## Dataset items
## Start

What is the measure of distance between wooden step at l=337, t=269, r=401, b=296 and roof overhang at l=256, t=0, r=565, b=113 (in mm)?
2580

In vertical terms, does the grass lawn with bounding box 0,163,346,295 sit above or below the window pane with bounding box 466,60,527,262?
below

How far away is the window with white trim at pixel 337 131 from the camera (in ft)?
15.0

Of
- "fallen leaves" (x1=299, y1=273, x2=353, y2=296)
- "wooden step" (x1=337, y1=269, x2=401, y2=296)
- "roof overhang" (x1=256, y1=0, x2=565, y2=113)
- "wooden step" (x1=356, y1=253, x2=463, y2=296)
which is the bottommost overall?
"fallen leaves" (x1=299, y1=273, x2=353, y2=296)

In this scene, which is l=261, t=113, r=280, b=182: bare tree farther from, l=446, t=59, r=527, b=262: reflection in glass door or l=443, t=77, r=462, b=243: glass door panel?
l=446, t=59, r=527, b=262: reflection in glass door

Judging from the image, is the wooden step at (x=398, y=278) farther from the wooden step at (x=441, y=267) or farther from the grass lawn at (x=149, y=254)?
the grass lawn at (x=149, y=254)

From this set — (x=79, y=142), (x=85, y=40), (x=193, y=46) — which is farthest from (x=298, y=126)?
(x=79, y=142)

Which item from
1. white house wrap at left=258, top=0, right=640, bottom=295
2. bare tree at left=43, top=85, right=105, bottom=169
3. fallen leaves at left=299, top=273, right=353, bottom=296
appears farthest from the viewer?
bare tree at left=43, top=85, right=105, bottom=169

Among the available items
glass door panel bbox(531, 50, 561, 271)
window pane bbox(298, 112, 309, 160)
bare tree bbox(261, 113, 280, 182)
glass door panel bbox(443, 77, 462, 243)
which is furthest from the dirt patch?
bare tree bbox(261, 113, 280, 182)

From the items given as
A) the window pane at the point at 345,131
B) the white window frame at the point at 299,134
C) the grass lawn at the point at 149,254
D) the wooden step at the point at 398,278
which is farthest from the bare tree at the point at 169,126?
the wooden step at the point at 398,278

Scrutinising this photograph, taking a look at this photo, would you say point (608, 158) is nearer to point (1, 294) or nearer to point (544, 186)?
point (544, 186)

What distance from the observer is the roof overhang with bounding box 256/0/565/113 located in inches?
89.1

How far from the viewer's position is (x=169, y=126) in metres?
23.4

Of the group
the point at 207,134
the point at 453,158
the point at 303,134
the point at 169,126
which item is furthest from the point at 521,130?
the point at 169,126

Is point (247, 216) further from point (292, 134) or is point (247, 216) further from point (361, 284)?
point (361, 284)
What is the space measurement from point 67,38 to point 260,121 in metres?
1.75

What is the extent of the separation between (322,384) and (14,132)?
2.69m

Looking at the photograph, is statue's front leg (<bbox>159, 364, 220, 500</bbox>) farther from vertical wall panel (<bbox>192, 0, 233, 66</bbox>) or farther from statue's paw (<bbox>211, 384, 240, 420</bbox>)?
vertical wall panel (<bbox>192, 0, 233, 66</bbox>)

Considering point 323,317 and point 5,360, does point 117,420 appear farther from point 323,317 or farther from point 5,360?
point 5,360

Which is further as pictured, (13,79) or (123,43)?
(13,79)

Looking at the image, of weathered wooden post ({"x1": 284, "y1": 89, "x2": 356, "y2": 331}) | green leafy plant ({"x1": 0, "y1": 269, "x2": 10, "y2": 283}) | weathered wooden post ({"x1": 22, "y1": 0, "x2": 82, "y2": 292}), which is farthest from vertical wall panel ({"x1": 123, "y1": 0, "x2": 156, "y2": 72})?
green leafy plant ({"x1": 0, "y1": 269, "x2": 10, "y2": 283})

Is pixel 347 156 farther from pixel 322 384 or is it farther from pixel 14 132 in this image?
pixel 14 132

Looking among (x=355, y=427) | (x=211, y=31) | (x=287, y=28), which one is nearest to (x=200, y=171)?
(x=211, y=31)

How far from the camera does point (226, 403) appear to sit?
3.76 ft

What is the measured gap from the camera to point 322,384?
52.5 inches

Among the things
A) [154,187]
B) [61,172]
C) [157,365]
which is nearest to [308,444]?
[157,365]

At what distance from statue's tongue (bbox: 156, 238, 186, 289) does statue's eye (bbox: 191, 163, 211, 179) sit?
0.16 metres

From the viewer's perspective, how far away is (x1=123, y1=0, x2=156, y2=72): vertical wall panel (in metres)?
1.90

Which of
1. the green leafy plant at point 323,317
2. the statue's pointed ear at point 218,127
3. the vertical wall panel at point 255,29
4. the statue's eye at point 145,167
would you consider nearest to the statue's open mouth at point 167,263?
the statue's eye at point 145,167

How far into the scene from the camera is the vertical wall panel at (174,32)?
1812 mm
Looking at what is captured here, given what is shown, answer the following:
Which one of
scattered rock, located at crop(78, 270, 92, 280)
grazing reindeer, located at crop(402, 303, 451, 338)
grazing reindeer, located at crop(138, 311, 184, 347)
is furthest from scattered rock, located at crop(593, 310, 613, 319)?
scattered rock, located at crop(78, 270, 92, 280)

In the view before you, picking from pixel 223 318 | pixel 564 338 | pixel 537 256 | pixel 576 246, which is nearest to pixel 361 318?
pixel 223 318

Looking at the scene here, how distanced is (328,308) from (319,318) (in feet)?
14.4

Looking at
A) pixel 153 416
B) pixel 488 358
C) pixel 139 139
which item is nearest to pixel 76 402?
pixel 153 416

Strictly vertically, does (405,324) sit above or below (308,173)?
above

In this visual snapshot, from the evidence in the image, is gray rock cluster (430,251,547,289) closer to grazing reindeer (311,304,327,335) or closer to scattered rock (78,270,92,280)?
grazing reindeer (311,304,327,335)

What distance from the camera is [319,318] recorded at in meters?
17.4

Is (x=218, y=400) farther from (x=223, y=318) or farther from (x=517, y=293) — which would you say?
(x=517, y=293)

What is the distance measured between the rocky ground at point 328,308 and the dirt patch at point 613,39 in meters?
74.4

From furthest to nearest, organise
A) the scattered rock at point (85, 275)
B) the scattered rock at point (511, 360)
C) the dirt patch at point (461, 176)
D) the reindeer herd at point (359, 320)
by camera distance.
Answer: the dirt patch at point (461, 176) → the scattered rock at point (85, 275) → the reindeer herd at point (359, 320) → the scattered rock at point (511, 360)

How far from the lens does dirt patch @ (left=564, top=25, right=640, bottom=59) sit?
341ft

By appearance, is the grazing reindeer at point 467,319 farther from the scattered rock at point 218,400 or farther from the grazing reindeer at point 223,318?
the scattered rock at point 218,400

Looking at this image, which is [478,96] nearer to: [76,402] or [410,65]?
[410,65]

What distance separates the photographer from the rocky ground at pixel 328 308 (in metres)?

## End

## Written request
Using the listing above, please repeat every entry exactly.

## Solution to the problem
What is the measure of distance between wooden step at l=337, t=269, r=401, b=296 and roof overhang at l=256, t=0, r=565, b=113 (in mm)?
2580

In vertical terms, does the grass lawn with bounding box 0,163,346,295 sit above or below the window pane with bounding box 466,60,527,262?
below

How far away is the window with white trim at pixel 337 131 from the camera (in ft)?
15.0

Of
- "fallen leaves" (x1=299, y1=273, x2=353, y2=296)
- "wooden step" (x1=337, y1=269, x2=401, y2=296)
- "roof overhang" (x1=256, y1=0, x2=565, y2=113)
- "wooden step" (x1=356, y1=253, x2=463, y2=296)
which is the bottommost overall?
"fallen leaves" (x1=299, y1=273, x2=353, y2=296)

In this scene, which is l=261, t=113, r=280, b=182: bare tree farther from, l=446, t=59, r=527, b=262: reflection in glass door or l=443, t=77, r=462, b=243: glass door panel?
l=446, t=59, r=527, b=262: reflection in glass door

Judging from the image, is the wooden step at (x=398, y=278) farther from the wooden step at (x=441, y=267) or farther from the grass lawn at (x=149, y=254)?
the grass lawn at (x=149, y=254)

From this set — (x=79, y=142), (x=85, y=40), (x=193, y=46) — which is farthest from (x=298, y=126)?
(x=79, y=142)

Which item from
1. white house wrap at left=258, top=0, right=640, bottom=295
2. bare tree at left=43, top=85, right=105, bottom=169
3. fallen leaves at left=299, top=273, right=353, bottom=296
appears farthest from the viewer?
bare tree at left=43, top=85, right=105, bottom=169

Among the available items
glass door panel bbox(531, 50, 561, 271)
window pane bbox(298, 112, 309, 160)
bare tree bbox(261, 113, 280, 182)
glass door panel bbox(443, 77, 462, 243)
which is furthest from the dirt patch?
bare tree bbox(261, 113, 280, 182)

From the items given as
A) the window pane at the point at 345,131
B) the white window frame at the point at 299,134
C) the grass lawn at the point at 149,254
D) the wooden step at the point at 398,278
which is farthest from the bare tree at the point at 169,126?
the wooden step at the point at 398,278

Scrutinising this photograph, taking a look at this photo, would you say point (608, 158) is nearer to point (1, 294) or nearer to point (544, 186)?
point (544, 186)

What distance from the observer is the roof overhang with bounding box 256/0/565/113 located in inches?
89.1

How far from the viewer's position is (x=169, y=126) in metres?
23.4

Of the group
the point at 207,134
the point at 453,158
the point at 303,134
the point at 169,126
which item is furthest from the point at 521,130?
the point at 169,126

Is point (247, 216) further from point (292, 134) or is point (247, 216) further from point (361, 284)?
point (361, 284)
What is the space measurement from point 67,38 to point 260,121 in metres?
1.75

What is the extent of the separation between (322,384) and (14,132)?
2.69m

Looking at the photograph, is statue's front leg (<bbox>159, 364, 220, 500</bbox>) farther from vertical wall panel (<bbox>192, 0, 233, 66</bbox>) or farther from statue's paw (<bbox>211, 384, 240, 420</bbox>)?
vertical wall panel (<bbox>192, 0, 233, 66</bbox>)

Considering point 323,317 and point 5,360, does point 117,420 appear farther from point 323,317 or farther from point 5,360?
point 5,360

Which is further as pictured, (13,79) or (123,43)?
(13,79)

Looking at the image, of weathered wooden post ({"x1": 284, "y1": 89, "x2": 356, "y2": 331}) | green leafy plant ({"x1": 0, "y1": 269, "x2": 10, "y2": 283}) | weathered wooden post ({"x1": 22, "y1": 0, "x2": 82, "y2": 292}), which is farthest from vertical wall panel ({"x1": 123, "y1": 0, "x2": 156, "y2": 72})?
green leafy plant ({"x1": 0, "y1": 269, "x2": 10, "y2": 283})

Is pixel 347 156 farther from pixel 322 384 or is it farther from pixel 14 132 in this image?
pixel 14 132

Looking among (x=355, y=427) | (x=211, y=31) | (x=287, y=28), which one is nearest to (x=200, y=171)?
(x=211, y=31)

How far from the camera does point (226, 403) appear to sit?
3.76 ft

What is the measured gap from the camera to point 322,384?
52.5 inches

Among the things
A) [154,187]
B) [61,172]
C) [157,365]
which is nearest to [308,444]?
[157,365]

At what distance from statue's tongue (bbox: 156, 238, 186, 289) does statue's eye (bbox: 191, 163, 211, 179) sit?
0.16 metres

From the viewer's perspective, how far away is (x1=123, y1=0, x2=156, y2=72): vertical wall panel (in metres)?
1.90

Which of
1. the green leafy plant at point 323,317
2. the statue's pointed ear at point 218,127
3. the vertical wall panel at point 255,29
4. the statue's eye at point 145,167
would you consider nearest to the statue's open mouth at point 167,263?
the statue's eye at point 145,167

How far into the scene from the camera is the vertical wall panel at (174,32)?
1812 mm
Looking at what is captured here, given what is shown, answer the following:
Which one of
scattered rock, located at crop(78, 270, 92, 280)
grazing reindeer, located at crop(402, 303, 451, 338)
grazing reindeer, located at crop(138, 311, 184, 347)
is furthest from scattered rock, located at crop(593, 310, 613, 319)?
scattered rock, located at crop(78, 270, 92, 280)

In the view before you, picking from pixel 223 318 | pixel 564 338 | pixel 537 256 | pixel 576 246, which is nearest to pixel 361 318?
pixel 223 318

Looking at the scene here, how distanced is (328,308) from (319,318) (in feet)?
14.4

Looking at
A) pixel 153 416
B) pixel 488 358
C) pixel 139 139
which item is nearest to pixel 76 402?
pixel 153 416

Strictly vertically, does (405,324) sit above or below (308,173)?
above

In this visual snapshot, from the evidence in the image, is gray rock cluster (430,251,547,289) closer to grazing reindeer (311,304,327,335) or closer to scattered rock (78,270,92,280)?
grazing reindeer (311,304,327,335)

What distance from the camera is [319,318] recorded at in meters?
17.4

Is (x=218, y=400) farther from (x=223, y=318) or farther from (x=517, y=293) — which would you say?
(x=517, y=293)

What is the distance measured between the rocky ground at point 328,308 and the dirt patch at point 613,39 in meters?
74.4

From furthest to nearest, organise
A) the scattered rock at point (85, 275)
B) the scattered rock at point (511, 360)
C) the dirt patch at point (461, 176)
D) the reindeer herd at point (359, 320)
by camera distance.
Answer: the dirt patch at point (461, 176) → the scattered rock at point (85, 275) → the reindeer herd at point (359, 320) → the scattered rock at point (511, 360)

How far from the lens does dirt patch @ (left=564, top=25, right=640, bottom=59) sit?
341ft

By appearance, is the grazing reindeer at point 467,319 farther from the scattered rock at point 218,400 or farther from the grazing reindeer at point 223,318?
the scattered rock at point 218,400

Looking at this image, which is [478,96] nearer to: [76,402] or [410,65]?
[410,65]

What distance separates the photographer from the rocky ground at pixel 328 308 (in metres)?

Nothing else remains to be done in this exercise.